__Exercise inputs__:

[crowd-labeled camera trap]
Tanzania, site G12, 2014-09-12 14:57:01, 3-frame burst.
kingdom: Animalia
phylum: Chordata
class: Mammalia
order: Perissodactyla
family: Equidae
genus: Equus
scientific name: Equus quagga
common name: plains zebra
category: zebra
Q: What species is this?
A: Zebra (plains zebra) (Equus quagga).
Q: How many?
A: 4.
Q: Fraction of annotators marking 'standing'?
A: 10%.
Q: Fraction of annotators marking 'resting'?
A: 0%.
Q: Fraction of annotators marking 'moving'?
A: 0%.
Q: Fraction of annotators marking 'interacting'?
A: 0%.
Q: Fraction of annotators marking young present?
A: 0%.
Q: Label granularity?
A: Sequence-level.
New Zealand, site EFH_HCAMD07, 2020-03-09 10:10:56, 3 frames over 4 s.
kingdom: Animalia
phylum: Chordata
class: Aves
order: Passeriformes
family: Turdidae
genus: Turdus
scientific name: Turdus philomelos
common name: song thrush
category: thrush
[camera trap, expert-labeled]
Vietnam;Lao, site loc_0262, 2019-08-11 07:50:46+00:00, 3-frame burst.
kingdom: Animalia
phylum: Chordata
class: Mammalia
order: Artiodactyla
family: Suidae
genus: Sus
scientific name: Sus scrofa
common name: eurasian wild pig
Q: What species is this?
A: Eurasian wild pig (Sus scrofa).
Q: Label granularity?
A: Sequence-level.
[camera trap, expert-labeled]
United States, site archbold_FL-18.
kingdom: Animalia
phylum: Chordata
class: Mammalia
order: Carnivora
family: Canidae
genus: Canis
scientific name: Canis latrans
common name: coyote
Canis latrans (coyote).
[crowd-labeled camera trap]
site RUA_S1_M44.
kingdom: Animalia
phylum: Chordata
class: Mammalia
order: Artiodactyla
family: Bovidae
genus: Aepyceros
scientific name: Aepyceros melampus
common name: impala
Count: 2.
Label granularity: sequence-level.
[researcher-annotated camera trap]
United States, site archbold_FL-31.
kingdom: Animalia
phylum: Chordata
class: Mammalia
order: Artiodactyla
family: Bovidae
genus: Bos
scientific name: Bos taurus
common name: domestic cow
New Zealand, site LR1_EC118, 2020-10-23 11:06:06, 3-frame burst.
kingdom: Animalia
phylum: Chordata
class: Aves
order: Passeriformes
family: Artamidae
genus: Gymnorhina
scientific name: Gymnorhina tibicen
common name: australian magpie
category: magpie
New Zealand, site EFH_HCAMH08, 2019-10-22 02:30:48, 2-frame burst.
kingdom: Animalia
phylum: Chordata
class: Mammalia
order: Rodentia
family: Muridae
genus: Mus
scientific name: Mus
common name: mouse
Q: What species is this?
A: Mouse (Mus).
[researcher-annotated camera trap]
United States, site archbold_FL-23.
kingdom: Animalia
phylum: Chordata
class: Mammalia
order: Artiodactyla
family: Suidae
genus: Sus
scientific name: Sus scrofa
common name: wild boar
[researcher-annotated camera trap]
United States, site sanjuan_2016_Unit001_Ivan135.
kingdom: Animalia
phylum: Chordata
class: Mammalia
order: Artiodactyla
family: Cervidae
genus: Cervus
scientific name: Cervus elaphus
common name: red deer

__Exercise instructions__: Set down the full listing a second time, exactly as given.

__Written answer__:
[crowd-labeled camera trap]
Tanzania, site G12, 2014-09-12 14:57:01, 3-frame burst.
kingdom: Animalia
phylum: Chordata
class: Mammalia
order: Perissodactyla
family: Equidae
genus: Equus
scientific name: Equus quagga
common name: plains zebra
category: zebra
Q: What species is this?
A: Zebra (plains zebra) (Equus quagga).
Q: How many?
A: 4.
Q: Fraction of annotators marking 'standing'?
A: 10%.
Q: Fraction of annotators marking 'resting'?
A: 0%.
Q: Fraction of annotators marking 'moving'?
A: 0%.
Q: Fraction of annotators marking 'interacting'?
A: 0%.
Q: Fraction of annotators marking young present?
A: 0%.
Q: Label granularity?
A: Sequence-level.
New Zealand, site EFH_HCAMD07, 2020-03-09 10:10:56, 3 frames over 4 s.
kingdom: Animalia
phylum: Chordata
class: Aves
order: Passeriformes
family: Turdidae
genus: Turdus
scientific name: Turdus philomelos
common name: song thrush
category: thrush
[camera trap, expert-labeled]
Vietnam;Lao, site loc_0262, 2019-08-11 07:50:46+00:00, 3-frame burst.
kingdom: Animalia
phylum: Chordata
class: Mammalia
order: Artiodactyla
family: Suidae
genus: Sus
scientific name: Sus scrofa
common name: eurasian wild pig
Q: What species is this?
A: Eurasian wild pig (Sus scrofa).
Q: Label granularity?
A: Sequence-level.
[camera trap, expert-labeled]
United States, site archbold_FL-18.
kingdom: Animalia
phylum: Chordata
class: Mammalia
order: Carnivora
family: Canidae
genus: Canis
scientific name: Canis latrans
common name: coyote
Canis latrans (coyote).
[crowd-labeled camera trap]
site RUA_S1_M44.
kingdom: Animalia
phylum: Chordata
class: Mammalia
order: Artiodactyla
family: Bovidae
genus: Aepyceros
scientific name: Aepyceros melampus
common name: impala
Count: 2.
Label granularity: sequence-level.
[researcher-annotated camera trap]
United States, site archbold_FL-31.
kingdom: Animalia
phylum: Chordata
class: Mammalia
order: Artiodactyla
family: Bovidae
genus: Bos
scientific name: Bos taurus
common name: domestic cow
New Zealand, site LR1_EC118, 2020-10-23 11:06:06, 3-frame burst.
kingdom: Animalia
phylum: Chordata
class: Aves
order: Passeriformes
family: Artamidae
genus: Gymnorhina
scientific name: Gymnorhina tibicen
common name: australian magpie
category: magpie
New Zealand, site EFH_HCAMH08, 2019-10-22 02:30:48, 2-frame burst.
kingdom: Animalia
phylum: Chordata
class: Mammalia
order: Rodentia
family: Muridae
genus: Mus
scientific name: Mus
common name: mouse
Q: What species is this?
A: Mouse (Mus).
[researcher-annotated camera trap]
United States, site archbold_FL-23.
kingdom: Animalia
phylum: Chordata
class: Mammalia
order: Artiodactyla
family: Suidae
genus: Sus
scientific name: Sus scrofa
common name: wild boar
[researcher-annotated camera trap]
United States, site sanjuan_2016_Unit001_Ivan135.
kingdom: Animalia
phylum: Chordata
class: Mammalia
order: Artiodactyla
family: Cervidae
genus: Cervus
scientific name: Cervus elaphus
common name: red deer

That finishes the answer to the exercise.